I recently watched a short film on a Robert Henke1 project where he (and a team including artist and engineer, Anna Tskhovrebov) employs a small squad of 40+ year-old Commodore computers to perform music and visual art. I promise you, it’s one of the impressively nerdy things going and while the music itself might not have been my Dad’s jam2 he most certainly would have been giddy with what Henke has pulled off and the absurdity (audacity?) of the objective. Happy Father’s Day, Dad — may the massive earthshaking 30hz 8-bit bass reach you wherever you are.
PBS has a great short on Detroit artist3 Sydney G. James. Steadfast and focused in her principles, Sydney seems to embody (in spades) a unique grit and vision I’ve noticed in a number Detroit artists I follow. Trust, she’s not messing around. So inspired.
While working on the final leg of preparation for this show, I’ve been bumping the two Kim Gordon solo records pretty obsessively.

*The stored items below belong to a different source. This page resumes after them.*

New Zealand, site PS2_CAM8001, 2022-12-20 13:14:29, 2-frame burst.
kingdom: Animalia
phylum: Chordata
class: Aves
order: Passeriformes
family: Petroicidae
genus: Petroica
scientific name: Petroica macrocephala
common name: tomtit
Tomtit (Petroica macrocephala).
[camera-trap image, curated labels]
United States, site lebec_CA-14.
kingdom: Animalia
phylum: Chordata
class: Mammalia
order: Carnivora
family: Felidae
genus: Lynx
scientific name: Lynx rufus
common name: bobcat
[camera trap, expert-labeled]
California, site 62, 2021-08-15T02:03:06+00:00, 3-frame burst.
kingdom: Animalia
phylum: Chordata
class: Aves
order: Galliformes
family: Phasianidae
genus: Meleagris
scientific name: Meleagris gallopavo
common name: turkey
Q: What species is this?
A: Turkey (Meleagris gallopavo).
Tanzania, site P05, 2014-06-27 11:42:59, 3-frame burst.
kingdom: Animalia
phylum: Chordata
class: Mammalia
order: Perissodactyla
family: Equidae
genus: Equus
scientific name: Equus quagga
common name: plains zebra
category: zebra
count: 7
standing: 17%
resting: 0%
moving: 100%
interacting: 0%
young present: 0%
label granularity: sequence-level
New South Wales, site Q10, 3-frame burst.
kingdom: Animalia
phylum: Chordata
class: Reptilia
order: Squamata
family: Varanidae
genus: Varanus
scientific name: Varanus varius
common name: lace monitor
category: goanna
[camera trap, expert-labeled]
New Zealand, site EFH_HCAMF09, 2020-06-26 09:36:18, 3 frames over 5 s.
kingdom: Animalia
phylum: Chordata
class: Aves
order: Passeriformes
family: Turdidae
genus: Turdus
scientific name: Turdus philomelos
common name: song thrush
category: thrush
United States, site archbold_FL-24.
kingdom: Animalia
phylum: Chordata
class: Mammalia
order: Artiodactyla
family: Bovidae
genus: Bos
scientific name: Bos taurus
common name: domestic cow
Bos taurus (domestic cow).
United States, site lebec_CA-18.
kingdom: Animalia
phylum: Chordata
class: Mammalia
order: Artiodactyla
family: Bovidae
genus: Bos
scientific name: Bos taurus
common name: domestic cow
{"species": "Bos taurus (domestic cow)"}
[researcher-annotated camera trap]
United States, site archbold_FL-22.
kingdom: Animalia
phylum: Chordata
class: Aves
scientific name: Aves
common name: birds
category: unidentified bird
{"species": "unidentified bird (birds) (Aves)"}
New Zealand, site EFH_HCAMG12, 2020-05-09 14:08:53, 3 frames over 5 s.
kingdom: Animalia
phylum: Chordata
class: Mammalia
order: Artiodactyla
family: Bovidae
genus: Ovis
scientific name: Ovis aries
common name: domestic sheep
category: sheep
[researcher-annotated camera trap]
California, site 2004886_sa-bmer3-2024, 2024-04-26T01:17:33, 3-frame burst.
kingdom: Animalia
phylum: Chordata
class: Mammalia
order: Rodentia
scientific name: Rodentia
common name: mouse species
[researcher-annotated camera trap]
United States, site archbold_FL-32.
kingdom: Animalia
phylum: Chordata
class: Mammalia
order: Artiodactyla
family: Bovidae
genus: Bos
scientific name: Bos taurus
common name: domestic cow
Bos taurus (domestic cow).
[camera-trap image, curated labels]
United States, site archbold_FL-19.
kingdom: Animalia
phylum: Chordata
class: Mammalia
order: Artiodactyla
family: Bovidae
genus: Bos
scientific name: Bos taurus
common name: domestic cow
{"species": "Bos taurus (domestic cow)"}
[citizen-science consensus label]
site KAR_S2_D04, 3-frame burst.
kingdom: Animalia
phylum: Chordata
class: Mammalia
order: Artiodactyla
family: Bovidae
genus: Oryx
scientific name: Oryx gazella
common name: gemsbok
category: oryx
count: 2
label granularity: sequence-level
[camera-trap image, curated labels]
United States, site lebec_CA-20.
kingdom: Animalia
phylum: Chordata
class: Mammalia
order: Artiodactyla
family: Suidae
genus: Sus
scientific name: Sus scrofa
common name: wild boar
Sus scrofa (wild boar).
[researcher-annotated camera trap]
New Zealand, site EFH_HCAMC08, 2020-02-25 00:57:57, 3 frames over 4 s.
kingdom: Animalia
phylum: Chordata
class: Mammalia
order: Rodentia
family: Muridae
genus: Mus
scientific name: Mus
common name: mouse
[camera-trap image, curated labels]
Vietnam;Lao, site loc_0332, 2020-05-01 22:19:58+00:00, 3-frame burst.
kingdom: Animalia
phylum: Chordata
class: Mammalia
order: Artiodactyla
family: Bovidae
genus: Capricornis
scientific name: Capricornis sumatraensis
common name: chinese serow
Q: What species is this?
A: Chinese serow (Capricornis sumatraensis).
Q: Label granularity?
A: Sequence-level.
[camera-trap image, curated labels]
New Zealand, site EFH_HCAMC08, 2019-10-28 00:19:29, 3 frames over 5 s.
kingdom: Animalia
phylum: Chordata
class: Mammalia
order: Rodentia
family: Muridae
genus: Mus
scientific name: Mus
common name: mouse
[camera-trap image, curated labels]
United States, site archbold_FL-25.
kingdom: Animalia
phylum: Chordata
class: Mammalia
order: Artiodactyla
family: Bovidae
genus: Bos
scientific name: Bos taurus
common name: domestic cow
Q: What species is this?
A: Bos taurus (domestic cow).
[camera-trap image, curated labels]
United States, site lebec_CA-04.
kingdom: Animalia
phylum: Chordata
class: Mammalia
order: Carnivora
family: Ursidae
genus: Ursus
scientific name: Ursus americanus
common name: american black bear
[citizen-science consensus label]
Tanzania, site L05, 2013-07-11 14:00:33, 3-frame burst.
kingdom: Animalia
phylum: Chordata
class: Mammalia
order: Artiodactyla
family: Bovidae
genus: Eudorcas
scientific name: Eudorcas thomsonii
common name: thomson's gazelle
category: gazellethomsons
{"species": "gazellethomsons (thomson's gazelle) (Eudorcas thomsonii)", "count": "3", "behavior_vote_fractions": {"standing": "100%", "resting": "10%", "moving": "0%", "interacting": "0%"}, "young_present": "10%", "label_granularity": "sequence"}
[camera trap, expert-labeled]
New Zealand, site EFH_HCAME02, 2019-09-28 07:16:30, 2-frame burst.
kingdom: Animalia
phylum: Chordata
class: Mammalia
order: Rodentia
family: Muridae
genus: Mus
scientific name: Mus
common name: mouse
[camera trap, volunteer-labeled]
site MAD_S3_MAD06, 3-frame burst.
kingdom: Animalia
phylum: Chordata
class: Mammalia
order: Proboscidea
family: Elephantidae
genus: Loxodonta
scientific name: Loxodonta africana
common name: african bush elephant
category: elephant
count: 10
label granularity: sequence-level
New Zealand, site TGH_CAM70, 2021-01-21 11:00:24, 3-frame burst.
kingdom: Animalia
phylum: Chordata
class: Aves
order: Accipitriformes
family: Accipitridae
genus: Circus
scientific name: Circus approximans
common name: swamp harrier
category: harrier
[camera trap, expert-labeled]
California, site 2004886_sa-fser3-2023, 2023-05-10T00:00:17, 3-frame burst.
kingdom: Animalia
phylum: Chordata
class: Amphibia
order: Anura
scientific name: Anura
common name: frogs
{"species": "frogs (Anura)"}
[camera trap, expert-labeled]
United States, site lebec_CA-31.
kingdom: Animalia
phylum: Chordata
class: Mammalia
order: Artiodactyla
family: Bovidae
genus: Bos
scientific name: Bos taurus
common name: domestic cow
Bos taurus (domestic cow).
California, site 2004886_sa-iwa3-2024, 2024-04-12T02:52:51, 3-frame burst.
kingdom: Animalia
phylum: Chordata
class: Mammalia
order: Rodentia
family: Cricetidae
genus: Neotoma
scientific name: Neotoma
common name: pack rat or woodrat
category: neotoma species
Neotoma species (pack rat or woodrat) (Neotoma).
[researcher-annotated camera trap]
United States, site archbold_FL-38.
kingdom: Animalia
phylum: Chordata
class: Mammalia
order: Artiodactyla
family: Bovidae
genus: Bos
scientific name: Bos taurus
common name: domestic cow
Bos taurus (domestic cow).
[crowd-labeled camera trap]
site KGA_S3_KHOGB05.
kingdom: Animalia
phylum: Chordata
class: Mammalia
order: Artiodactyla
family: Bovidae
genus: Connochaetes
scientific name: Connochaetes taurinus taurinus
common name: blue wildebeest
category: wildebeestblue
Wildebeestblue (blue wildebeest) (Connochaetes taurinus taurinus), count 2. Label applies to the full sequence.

When “No Home Record” came out in 2019, I listened to it for sure, but it didn’t hook me just yet. It took her most recent record, “The Collective4” (and the headspace I’m in) to create the left-right combo that I’ve just kept on repeat. No one makes me laugh out loud (and thrash) at 21st-century capitalism quite like Kim Gordon is able to – at 71 years old, no less. So hard.
That’s it for the minute. I May be back later in the week for a quick one and a playlist.
✌️D
Although…he did have a copy of Wendy Carlos’ “Switched on Bach” in his collection when we were growing up which now appears to me as much cooler than my teenage self had initially appraised it.